On Amazon (link not provided), "Wisdom for the Soul: Five Millennia of Prescriptions for Spiritual Healing by Larry Chang" is listed with the date April 28, 2006, which I assume to be the publication date. Goodreads agrees with this publication date. The 2006 date agrees with the copyright of the book (Google Books link). Thus, I will assume the book was not published before January 1, 2006.
The earliest version of the quote I could find online was in Wikiquotes, appearing on October 27, 2005. It appeared under the category "Attributed" and not "Sourced," so it probably wasn't extant earlier. I could not find any older versions of the quote even after hours of searching. The next oldest confirmed version was on October 17, 2007 here and then in April 18, 2008 here.
A problem with this methodology is that InternetArchive isn't archiving much random webpages from earlier, so I cannot confirm when the quote first popped up at earlier times.

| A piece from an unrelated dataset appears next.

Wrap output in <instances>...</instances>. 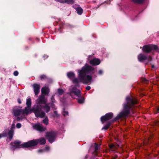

This appears to be one of the times where Wikipedia contains a random fact, an (untrustworthy) book uses it, and Wikipedia gets to cite it. This is an example of fabricated facts on Wikipedia getting published in books (and in this case, even a book published by the University of Chicago). The book states it hence
This kind of feedback loop—wherein an error that appears on Wikipedia then trickles to sources that Wikipedia considers authoritative, which are in turn used as evidence for the original falsehood—is a documented phenomenon.
As the Wikiquote quote appeared before the book, the book likely copied Wikiquote and Wikiquote cited it. This removes all credibility the book has. The lack of similar versions of the quote (online and in print) also makes the attribution unlikely. Where there should be evidence, there isn't.
Did Jonas Salk say “I have had dreams and I have had nightmares”, etc.?
Jonas Salk likely did not make a similar statement. The claim is dubious.